* **Task item A**
In the blood plasma article, condense the paragraph beginning "Taiwan's blood donation bags come in two sizes" into one shorter sentence that keeps its main facts.
* **Task item B**
Extend the blood plasma article by writing a few sentences that pick up after its final one.

* **Document section**

More than 40 percent of the blood donated annually in Taiwan is unable to be used to manufacture blood plasma, Taiwan Blood Services Foundation chairperson Yeh Chin-chuan (葉金川) said yesterday at an international seminar on blood plasma.
Blood plasma, extracted from blood by spinning a tube of fresh blood in a centrifuge containing anticoagulant, is responsible for holding blood cells in whole blood in suspension and is used as a protein reserve for the body.
Yeh said that more than half of the donated blood supply is unable to be processed into blood plasma, partly due to insufficient blood mass and partly due to the blood not meeting the requirements for it to be made into blood plasma.
Most of Taiwan’s donated blood is sent to Australia for processing into blood plasma due to a lack of domestic facilities.
Taiwan’s blood donation bags come in two sizes, 250cc and 500cc, of which only the 500cc can be processed into blood plasma products, as the lowest amount required is 400cc, Yeh said.
Over 1.2 million people have donated blood in 250cc bags, while only 650,000 have donated blood in 500cc quantities, Yeh said.

* **Information provided**
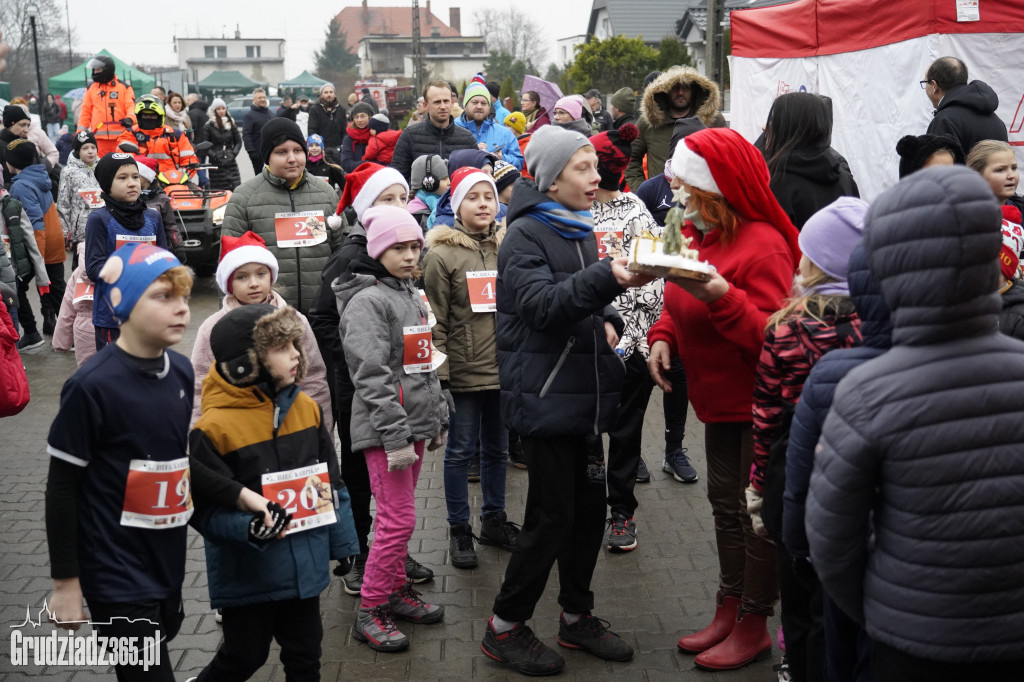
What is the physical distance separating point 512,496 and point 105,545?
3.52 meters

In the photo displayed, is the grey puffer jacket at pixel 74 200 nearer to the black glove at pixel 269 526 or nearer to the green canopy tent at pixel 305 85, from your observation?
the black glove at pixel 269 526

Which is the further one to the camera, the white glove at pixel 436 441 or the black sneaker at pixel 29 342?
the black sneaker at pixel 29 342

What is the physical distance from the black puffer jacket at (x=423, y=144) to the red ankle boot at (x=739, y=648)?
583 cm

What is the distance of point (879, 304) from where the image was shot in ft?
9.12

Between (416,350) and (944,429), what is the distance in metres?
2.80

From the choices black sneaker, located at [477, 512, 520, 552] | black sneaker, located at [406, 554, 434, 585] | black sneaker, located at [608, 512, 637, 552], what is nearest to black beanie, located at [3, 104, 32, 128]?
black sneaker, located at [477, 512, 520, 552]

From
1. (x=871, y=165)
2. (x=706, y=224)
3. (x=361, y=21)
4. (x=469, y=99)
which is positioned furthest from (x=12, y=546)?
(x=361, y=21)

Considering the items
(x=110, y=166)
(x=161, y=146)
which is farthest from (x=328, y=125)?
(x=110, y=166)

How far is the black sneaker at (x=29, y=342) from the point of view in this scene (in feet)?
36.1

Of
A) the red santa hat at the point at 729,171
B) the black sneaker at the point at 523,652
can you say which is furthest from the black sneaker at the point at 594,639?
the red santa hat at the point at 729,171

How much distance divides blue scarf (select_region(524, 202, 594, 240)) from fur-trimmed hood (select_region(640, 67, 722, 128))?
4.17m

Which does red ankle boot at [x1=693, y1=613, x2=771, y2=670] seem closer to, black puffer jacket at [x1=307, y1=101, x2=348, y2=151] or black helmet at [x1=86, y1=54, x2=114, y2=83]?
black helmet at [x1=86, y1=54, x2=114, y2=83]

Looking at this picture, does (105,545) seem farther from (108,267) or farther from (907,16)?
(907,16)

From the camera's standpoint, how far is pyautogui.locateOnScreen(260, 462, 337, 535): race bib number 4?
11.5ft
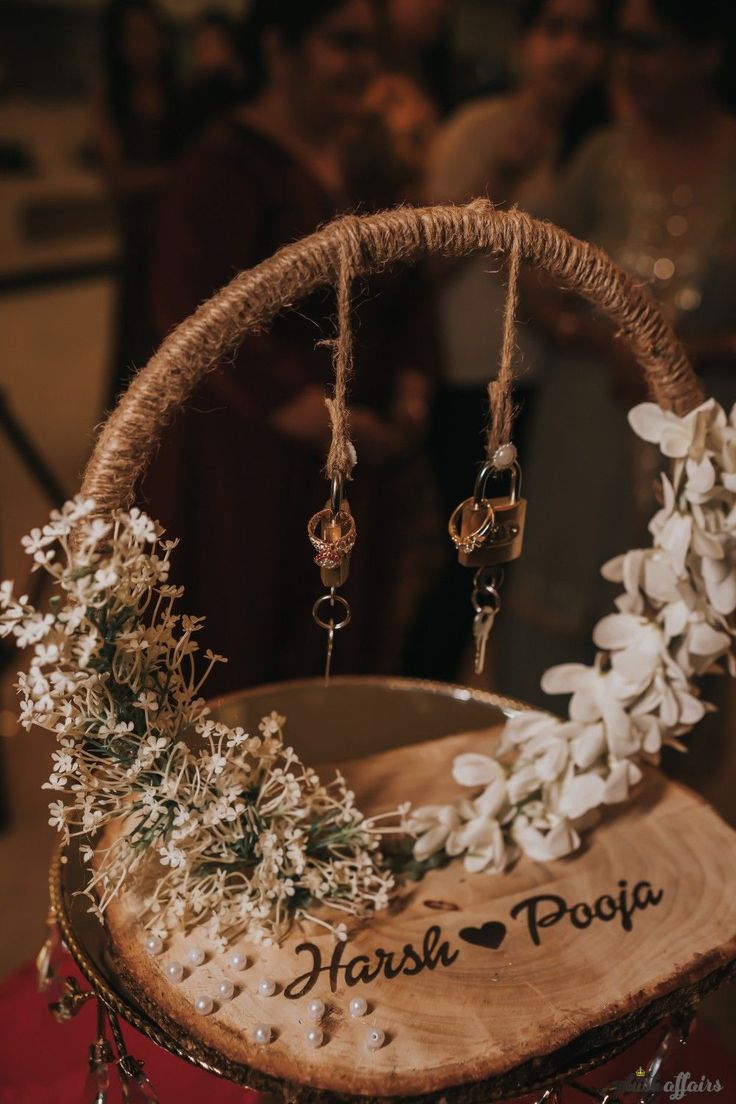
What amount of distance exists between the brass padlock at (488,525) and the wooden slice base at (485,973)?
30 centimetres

* **Output A**
Only Taiwan's 500cc donation bags, not its 250cc ones, can be processed into blood plasma products, because at least 400cc is needed.

* **Output B**
However, blood that is not made into blood plasma is not wasted, Yeh said, adding that most is directly distributed to hospitals to provide blood for whole blood transfusions.
Taipei Medical University Graduate Institute of Biomedical Materials and Tissue Engineering director Thierry Burnouf said medical studies have shown that only people who weigh more than 60kg are considered “physically safe” to donate blood in 500cc quantities as their bodies’ reproduction of cells and blood are capable of sustaining the loss.
Burnouf said Taiwan has the highest blood donation rate in Asia and encouraged more people to donate up to 500cc of blood to help the nation increase its blood plasma reserves.